Nothing in the records should be left out; transcribe them exactly.
━━ Data in this exercise ━━
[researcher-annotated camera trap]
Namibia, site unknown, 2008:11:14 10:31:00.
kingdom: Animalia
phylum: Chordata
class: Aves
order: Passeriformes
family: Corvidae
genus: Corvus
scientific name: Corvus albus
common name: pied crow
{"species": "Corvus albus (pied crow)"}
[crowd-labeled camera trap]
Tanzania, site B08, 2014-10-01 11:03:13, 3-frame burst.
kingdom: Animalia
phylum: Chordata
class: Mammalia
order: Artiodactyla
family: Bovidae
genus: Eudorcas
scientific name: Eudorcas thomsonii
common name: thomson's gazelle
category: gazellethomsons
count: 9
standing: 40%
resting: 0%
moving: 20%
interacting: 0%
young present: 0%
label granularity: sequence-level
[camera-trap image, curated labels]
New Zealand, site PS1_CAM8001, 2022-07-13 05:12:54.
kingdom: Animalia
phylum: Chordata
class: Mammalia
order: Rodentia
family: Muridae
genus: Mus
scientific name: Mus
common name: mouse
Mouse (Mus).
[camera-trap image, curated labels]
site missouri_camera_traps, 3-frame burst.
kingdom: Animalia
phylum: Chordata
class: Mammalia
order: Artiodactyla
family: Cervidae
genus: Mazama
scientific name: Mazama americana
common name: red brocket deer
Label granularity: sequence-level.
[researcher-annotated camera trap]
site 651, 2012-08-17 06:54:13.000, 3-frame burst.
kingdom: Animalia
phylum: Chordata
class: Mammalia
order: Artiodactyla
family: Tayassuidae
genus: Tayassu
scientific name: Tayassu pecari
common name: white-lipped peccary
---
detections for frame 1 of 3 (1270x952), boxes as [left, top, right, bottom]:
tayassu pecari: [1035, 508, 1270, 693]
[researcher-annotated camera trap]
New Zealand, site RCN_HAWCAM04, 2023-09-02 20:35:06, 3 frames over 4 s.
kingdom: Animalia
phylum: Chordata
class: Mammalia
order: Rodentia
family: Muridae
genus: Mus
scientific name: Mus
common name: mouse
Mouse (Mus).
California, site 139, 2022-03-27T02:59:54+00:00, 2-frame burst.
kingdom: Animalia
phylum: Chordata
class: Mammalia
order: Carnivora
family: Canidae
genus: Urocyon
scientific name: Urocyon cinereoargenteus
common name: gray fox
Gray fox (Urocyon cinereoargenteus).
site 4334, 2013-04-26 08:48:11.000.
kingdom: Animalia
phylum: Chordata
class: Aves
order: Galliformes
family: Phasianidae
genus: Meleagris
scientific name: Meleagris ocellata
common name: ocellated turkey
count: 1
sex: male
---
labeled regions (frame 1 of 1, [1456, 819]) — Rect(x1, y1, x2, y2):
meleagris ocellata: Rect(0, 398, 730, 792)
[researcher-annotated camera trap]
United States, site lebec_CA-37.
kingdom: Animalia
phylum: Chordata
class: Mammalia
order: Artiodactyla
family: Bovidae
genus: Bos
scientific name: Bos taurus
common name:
━━━
• Response to this exercise:
[researcher-annotated camera trap]
Namibia, site unknown, 2008:11:14 10:31:00.
kingdom: Animalia
phylum: Chordata
class: Aves
order: Passeriformes
family: Corvidae
genus: Corvus
scientific name: Corvus albus
common name: pied crow
{"species": "Corvus albus (pied crow)"}
[crowd-labeled camera trap]
Tanzania, site B08, 2014-10-01 11:03:13, 3-frame burst.
kingdom: Animalia
phylum: Chordata
class: Mammalia
order: Artiodactyla
family: Bovidae
genus: Eudorcas
scientific name: Eudorcas thomsonii
common name: thomson's gazelle
category: gazellethomsons
count: 9
standing: 40%
resting: 0%
moving: 20%
interacting: 0%
young present: 0%
label granularity: sequence-level
[camera-trap image, curated labels]
New Zealand, site PS1_CAM8001, 2022-07-13 05:12:54.
kingdom: Animalia
phylum: Chordata
class: Mammalia
order: Rodentia
family: Muridae
genus: Mus
scientific name: Mus
common name: mouse
Mouse (Mus).
[camera-trap image, curated labels]
site missouri_camera_traps, 3-frame burst.
kingdom: Animalia
phylum: Chordata
class: Mammalia
order: Artiodactyla
family: Cervidae
genus: Mazama
scientific name: Mazama americana
common name: red brocket deer
Label granularity: sequence-level.
[researcher-annotated camera trap]
site 651, 2012-08-17 06:54:13.000, 3-frame burst.
kingdom: Animalia
phylum: Chordata
class: Mammalia
order: Artiodactyla
family: Tayassuidae
genus: Tayassu
scientific name: Tayassu pecari
common name: white-lipped peccary
---
detections for frame 1 of 3 (1270x952), boxes as [left, top, right, bottom]:
tayassu pecari: [1035, 508, 1270, 693]
[researcher-annotated camera trap]
New Zealand, site RCN_HAWCAM04, 2023-09-02 20:35:06, 3 frames over 4 s.
kingdom: Animalia
phylum: Chordata
class: Mammalia
order: Rodentia
family: Muridae
genus: Mus
scientific name: Mus
common name: mouse
Mouse (Mus).
California, site 139, 2022-03-27T02:59:54+00:00, 2-frame burst.
kingdom: Animalia
phylum: Chordata
class: Mammalia
order: Carnivora
family: Canidae
genus: Urocyon
scientific name: Urocyon cinereoargenteus
common name: gray fox
Gray fox (Urocyon cinereoargenteus).
site 4334, 2013-04-26 08:48:11.000.
kingdom: Animalia
phylum: Chordata
class: Aves
order: Galliformes
family: Phasianidae
genus: Meleagris
scientific name: Meleagris ocellata
common name: ocellated turkey
count: 1
sex: male
---
labeled regions (frame 1 of 1, [1456, 819]) — Rect(x1, y1, x2, y2):
meleagris ocellata: Rect(0, 398, 730, 792)
[researcher-annotated camera trap]
United States, site lebec_CA-37.
kingdom: Animalia
phylum: Chordata
class: Mammalia
order: Artiodactyla
family: Bovidae
genus: Bos
scientific name: Bos taurus
common name:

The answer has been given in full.